The increase in oil prices, with Brent experiencing growth in the last week due to several factors, contrasts with the concerns that, just under a month ago, were plaguing the energy raw materials sector.
The futures market, in addition to showing a first hint of de-stabilization of the level of price volatility, highlights the achievement of significant maximum zones, also from a technical point of view.
While many are wondering about the sustainability of the current rally, economic and geopolitical news already seems to influence trading volumes and, consequently, also the price of black gold.
What pushes the price of BRENT up? A first reason is certainly the exceptional resilience of the American economy, which not only managed to avoid what had been predicted as "the most announced recession ever", but also recorded growth of 3.1%, according to data published by the Department of Commerce.

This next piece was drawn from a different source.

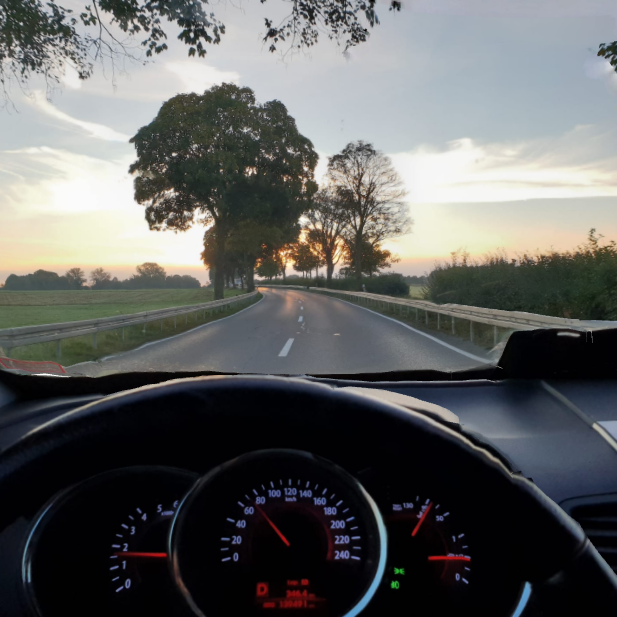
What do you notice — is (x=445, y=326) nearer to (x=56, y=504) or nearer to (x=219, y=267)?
(x=219, y=267)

The price of oil is strongly influenced by consumer spending, and in the United States, consumer confidence has remained high thanks to a strong job market.
Consumption continues to grow, supported by a positive savings rate that still seems to reflect post-COVID-19 dynamics.
This naturally fuels expectations related to fuel demand and the futures market currently seems to be betting on precisely this.
The implied volatility of oil options, which shows an increase in the number of hedging trades against possible increases in the price of black gold, confirms this trend.
In this context, however, the reason appears to be geopolitical risk, given that, after the Hamas attacks on Israel and the complications related to trade in the Red Sea, it is difficult to predict the consequences on the energy market.
The price of oil interrupts growth: is the global surplus to blame? According to many, the positivity of the Brent oil price could soon be put at risk by some negative dynamics, primarily concerning supply issues.
The increase in prices recorded in the last month has in fact recently encountered an obstacle, generating the first fears and raising questions about the sustainability of the growth in oil prices.
These concerns particularly arise when considering the global surplus of crude oil, which impacts global supply dynamics and could partially offset bullish futures market expectations.
The price of Brent oil, after reaching $83, interrupted its strong upward trend that has characterized it since the beginning of the year, leaving room for the first declines.
This week, it seems to start drawing a first red candle on the black gold weekly chart.
From a chart point of view, the price of oil has not yet reached an overbought zone, so many technical analysts are talking about a correction rather than a true trend reversal.
It is important, however, to remember that the price of black gold depends today more than ever on variables external to the graphic analysis.